Task description:
Please transcribe exactly the lines from the line holding "Hotel Atlantis Orenburg" through the end of the data below, and skip any pictures.

Records from a dataset
• • • • •

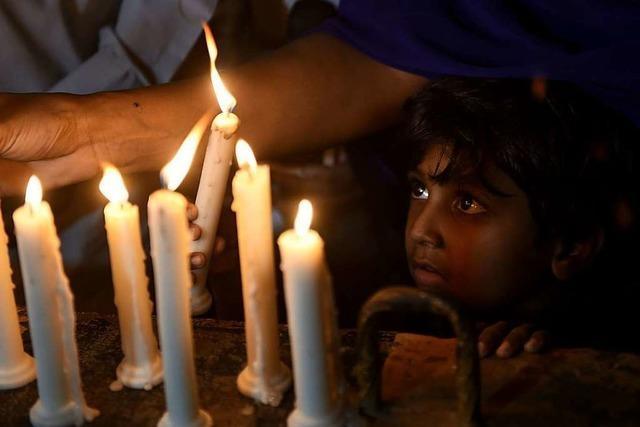 Stummer Schock, Panik, Ausnahmezustand: Sri Lanka nach den Anschlägen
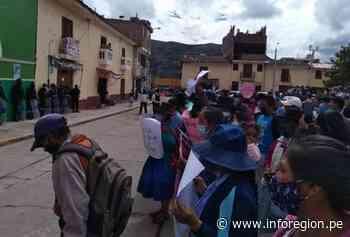 Ayacucho: Movilizaciones demandan la vacancia del alcalde de Tambo - INFOREGION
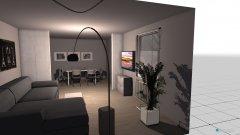 Raumgestaltung haus2 in der Kategorie Wohnzimmer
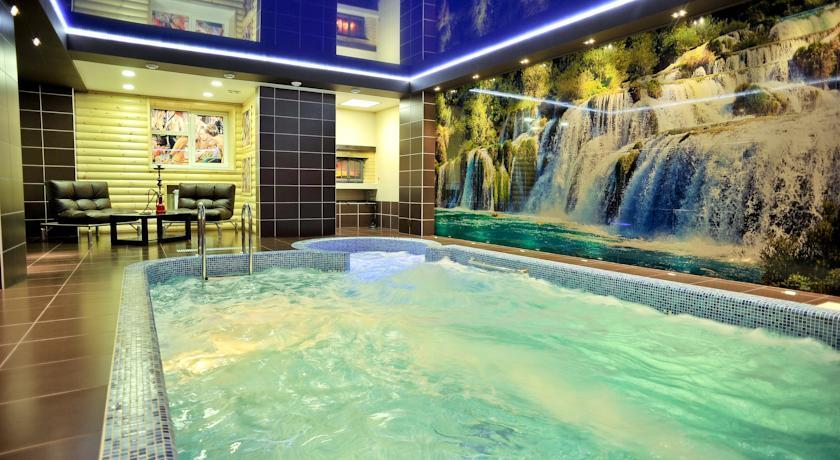 Hotel Atlantis Orenburg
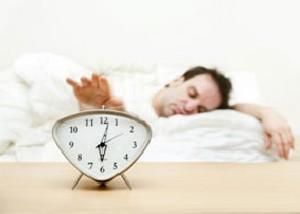 پنج راهکار برای سریعتر خوابیدن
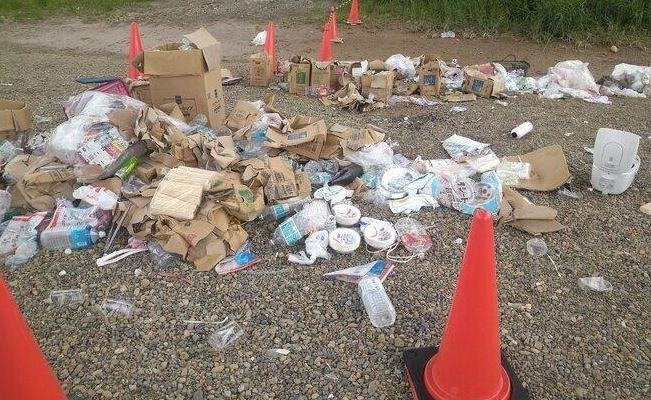 中国 日本人 BBQ ゴミ 置き去り 深刻化に関連した画像-01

• • • • •

Solution for this task:
 Hotel Atlantis Orenburg
 پنج راهکار برای سریعتر خوابیدن
 中国 日本人 BBQ ゴミ 置き去り 深刻化に関連した画像-01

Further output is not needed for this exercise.